The Law Society Gazette reported that interim relief is available only in limited categories of unfair dismissal claims, including many whistleblowing and trade union dismissal cases. Claimants must file an application within seven days of the effective date of termination, and tribunals have no authority to extend that deadline. If granted, interim relief may require an employer to reinstate or re-engage the employee or continue the employment contract by keeping the employee on full pay until the claim is determined.
According to the guidance, applications for interim relief have increased from about 20 annually across Great Britain to roughly 20 each month, with most involving protected disclosure claims.
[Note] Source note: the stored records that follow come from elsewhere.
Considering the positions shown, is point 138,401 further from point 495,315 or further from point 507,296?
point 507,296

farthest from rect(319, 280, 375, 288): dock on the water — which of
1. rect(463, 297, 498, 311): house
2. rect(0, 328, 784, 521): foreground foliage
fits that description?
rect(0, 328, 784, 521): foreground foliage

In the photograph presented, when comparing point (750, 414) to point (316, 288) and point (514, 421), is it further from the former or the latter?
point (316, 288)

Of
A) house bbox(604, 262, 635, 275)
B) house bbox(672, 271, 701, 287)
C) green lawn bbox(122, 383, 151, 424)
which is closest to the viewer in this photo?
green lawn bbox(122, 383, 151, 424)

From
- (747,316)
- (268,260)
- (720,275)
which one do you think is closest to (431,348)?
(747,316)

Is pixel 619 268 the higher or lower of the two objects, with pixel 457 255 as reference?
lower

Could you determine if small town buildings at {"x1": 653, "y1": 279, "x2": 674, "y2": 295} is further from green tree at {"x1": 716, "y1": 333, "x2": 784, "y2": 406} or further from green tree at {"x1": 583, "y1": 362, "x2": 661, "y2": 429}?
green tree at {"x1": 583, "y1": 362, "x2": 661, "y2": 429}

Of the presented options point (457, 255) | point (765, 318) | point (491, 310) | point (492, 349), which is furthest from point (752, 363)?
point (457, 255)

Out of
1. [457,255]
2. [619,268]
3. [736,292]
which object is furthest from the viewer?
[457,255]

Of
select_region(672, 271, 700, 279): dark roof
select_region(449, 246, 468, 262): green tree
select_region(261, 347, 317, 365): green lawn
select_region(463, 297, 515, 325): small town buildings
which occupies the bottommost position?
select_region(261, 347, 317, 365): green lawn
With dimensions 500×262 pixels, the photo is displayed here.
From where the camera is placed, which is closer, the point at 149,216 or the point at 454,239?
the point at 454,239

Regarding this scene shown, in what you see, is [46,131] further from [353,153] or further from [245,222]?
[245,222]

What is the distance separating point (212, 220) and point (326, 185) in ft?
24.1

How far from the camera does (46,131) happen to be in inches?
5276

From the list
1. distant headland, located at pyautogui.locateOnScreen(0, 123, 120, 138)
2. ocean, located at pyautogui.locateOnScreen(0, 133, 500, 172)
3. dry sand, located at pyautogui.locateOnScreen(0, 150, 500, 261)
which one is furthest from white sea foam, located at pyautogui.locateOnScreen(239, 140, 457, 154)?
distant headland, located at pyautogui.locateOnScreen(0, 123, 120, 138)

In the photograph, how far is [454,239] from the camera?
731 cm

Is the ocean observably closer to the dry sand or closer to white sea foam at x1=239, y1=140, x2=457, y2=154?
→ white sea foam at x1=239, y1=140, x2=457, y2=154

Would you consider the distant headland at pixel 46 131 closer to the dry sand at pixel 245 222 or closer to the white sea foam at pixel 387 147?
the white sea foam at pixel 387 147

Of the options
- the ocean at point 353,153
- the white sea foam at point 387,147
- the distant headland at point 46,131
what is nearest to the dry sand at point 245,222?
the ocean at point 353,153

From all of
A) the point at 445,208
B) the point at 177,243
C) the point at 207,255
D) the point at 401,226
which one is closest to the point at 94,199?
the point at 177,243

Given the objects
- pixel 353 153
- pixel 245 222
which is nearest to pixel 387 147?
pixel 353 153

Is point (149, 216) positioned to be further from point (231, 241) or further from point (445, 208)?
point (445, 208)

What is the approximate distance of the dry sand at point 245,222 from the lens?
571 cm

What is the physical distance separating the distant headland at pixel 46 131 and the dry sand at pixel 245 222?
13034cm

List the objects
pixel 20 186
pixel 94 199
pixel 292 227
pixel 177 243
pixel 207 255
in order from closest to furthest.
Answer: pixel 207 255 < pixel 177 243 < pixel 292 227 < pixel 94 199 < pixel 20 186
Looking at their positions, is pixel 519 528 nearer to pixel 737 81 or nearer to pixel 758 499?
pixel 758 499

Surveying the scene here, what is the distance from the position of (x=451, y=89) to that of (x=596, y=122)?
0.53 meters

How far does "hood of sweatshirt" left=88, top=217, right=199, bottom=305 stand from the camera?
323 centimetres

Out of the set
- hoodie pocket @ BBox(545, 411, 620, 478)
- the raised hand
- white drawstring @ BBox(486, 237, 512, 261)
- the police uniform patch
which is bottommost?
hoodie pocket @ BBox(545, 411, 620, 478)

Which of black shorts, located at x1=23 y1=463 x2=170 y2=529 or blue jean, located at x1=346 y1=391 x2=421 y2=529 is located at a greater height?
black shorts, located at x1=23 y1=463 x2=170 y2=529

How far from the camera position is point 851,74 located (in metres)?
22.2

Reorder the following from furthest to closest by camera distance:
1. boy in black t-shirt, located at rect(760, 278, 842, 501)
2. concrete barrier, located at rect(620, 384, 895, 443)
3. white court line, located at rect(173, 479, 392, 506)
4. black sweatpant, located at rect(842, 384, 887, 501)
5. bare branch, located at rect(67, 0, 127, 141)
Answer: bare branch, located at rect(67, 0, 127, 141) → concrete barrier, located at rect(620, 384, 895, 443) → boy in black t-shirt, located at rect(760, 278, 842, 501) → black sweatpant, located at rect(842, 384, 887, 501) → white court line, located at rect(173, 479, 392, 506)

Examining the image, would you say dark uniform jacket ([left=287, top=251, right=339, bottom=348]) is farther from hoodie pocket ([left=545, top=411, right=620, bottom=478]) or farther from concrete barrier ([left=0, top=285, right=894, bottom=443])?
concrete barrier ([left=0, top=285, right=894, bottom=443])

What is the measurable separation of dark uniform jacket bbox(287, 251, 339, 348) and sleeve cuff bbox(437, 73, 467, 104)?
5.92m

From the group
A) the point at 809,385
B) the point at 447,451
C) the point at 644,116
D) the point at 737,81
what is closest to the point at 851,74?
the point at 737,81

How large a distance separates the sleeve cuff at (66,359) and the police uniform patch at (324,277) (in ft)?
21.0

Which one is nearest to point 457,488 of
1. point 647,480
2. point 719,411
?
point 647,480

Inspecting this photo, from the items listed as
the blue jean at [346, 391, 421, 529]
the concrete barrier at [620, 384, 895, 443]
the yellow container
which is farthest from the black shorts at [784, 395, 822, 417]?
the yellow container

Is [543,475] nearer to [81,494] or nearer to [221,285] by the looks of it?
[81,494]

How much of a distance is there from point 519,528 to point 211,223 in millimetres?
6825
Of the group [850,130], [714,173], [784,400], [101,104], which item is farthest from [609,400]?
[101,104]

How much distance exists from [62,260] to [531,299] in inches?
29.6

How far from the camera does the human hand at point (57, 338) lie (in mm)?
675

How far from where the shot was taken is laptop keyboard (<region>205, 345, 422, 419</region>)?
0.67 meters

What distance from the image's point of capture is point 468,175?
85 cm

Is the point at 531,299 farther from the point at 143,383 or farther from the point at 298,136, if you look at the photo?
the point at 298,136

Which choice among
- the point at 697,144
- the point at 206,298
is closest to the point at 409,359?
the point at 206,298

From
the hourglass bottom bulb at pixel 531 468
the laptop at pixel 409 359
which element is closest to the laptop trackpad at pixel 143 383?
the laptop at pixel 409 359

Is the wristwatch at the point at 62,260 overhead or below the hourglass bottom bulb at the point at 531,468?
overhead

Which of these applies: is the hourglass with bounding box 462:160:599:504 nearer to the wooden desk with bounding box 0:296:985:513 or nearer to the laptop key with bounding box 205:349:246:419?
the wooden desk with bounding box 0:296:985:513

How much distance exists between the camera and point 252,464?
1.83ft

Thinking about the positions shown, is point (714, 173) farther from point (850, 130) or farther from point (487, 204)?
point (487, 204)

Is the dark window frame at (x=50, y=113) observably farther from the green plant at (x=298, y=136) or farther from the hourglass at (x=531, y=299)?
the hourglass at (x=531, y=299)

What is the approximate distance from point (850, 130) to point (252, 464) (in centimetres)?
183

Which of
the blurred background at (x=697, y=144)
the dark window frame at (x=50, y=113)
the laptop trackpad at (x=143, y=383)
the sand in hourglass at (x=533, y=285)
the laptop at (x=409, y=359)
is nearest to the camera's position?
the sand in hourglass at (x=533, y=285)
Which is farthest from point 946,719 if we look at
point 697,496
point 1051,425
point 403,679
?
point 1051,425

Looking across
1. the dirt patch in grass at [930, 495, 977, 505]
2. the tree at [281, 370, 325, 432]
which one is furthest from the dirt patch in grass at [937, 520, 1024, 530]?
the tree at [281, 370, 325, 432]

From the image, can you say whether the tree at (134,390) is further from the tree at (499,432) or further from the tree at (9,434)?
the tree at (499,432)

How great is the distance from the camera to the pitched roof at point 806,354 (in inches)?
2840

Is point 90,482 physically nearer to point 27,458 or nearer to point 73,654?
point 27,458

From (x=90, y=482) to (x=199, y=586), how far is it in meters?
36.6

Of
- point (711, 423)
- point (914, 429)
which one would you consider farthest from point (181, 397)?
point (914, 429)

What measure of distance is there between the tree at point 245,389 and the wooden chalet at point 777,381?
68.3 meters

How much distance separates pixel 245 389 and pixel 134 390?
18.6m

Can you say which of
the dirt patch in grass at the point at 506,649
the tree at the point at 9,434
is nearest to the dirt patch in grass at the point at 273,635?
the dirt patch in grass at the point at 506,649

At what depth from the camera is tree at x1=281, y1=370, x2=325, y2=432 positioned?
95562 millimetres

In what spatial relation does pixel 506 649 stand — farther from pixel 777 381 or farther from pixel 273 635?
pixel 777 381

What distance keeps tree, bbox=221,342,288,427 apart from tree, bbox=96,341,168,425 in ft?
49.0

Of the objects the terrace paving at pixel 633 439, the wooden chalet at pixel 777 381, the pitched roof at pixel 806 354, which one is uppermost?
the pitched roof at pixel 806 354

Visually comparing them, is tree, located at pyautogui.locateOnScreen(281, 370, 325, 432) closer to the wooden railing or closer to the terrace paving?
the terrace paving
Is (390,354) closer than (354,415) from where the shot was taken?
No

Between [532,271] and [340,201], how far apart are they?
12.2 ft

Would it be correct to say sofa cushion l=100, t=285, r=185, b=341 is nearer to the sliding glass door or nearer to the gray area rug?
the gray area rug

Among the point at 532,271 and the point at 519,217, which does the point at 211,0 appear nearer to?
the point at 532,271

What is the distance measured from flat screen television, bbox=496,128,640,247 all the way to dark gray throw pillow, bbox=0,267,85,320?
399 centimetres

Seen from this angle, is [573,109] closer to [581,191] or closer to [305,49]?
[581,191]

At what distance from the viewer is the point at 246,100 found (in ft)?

The judiciary also reported a significant increase in the volume of documents accompanying applications, adding pressure to a tribunal system already burdened by growing case backlogs. Judges noted that many lengthy submissions appear to have been generated using AI. While the guidance does not object to the use of AI itself, it states that litigants remain responsible for ensuring submissions are concise, relevant and accurate.
Clarke said the tribunal prioritizes interim relief applications because of their emergency nature, often requiring other hearings to be postponed. Given that most interim relief applications are unsuccessful, he said the increase has adversely affected the administration of justice by causing unnecessary delays for other tribunal users.
To improve efficiency, the guidance provides that interim relief hearings will ordinarily last no more than three hours. That period includes one hour for the judge to review the written materials, 30 minutes for oral submissions from each party and one hour to deliver an oral judgment with reasons. If parties submit more material than can reasonably be reviewed within that timeframe, judges may require them to identify only the most important documents for consideration.
The guidance also reiterates the demanding legal test for interim relief. Claimants must show a "pretty good chance of success", a standard that courts have held is higher than simply demonstrating that a claim is more likely than not to succeed.
The guidance comes as employment tribunal backlogs continue to grow. At the end of March, 64,000 single cases remained open, up from 45,000 a year earlier. The Law Society described the figures as alarming and called on the government to address mounting pressures on the tribunal system, particularly as claims are expected to increase under the Employment Rights Act.